There’s a married couple who aren’t talking as the husband’s forgotten their anniversary (and lost his trousers), a ship’s captain who’s been driven crazy by the absence of the high seas and a postman depressed by the state of his cold liquorice tea, to name but a few. While you very rarely encounter a character more than once, they never feel like they’re throw away characters in place simply to give you some task or guide you in a puzzle, and it’s almost disappointing every time you leave them behind.
There is, unfortunately one element that lets Lumino City down: its soundtrack. Even here its well crafted, shifting subtly as you shift through a puzzle, and pretty much always feeling appropriate. Even when you play a virtual guitar as part of a puzzle it still fits into the game’s overall sound design pretty much perfectly.

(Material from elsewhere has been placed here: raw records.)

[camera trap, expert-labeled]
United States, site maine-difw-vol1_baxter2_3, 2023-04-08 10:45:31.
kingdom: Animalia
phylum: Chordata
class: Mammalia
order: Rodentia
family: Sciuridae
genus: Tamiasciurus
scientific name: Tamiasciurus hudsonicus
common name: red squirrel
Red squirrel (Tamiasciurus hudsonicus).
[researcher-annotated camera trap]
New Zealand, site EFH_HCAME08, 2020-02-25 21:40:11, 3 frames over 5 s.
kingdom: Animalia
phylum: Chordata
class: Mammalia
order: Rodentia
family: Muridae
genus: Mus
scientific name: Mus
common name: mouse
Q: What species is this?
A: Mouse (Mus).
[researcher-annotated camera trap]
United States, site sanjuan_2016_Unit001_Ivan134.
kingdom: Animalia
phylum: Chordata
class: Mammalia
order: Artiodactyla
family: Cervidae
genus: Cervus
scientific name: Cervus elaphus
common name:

The problem comes when you get stuck on a particular puzzle for a while. You suddenly realise that while the soundtrack works wonderfully in short bursts, when it’s looped for ten or twenty minutes it starts to grate, slowly tipping you towards insanity. There were points where I had to remove my headphones because the previously beautiful music had become so distracting that I couldn’t focus on the puzzle at hand.
Issues with the sound design aside, Lumino City is truly wonderful. The writing sparkles, puzzles are well put together and fun while requiring you to work for the solution just the right amount, and the visuals really do feel special. With a length that comes in somewhere in the eight to ten hour range, depending largely on how good you are at solving puzzles, it’s of a length that will leave you wanting more, although I fear it may take State of Play quite a while to craft something like this again.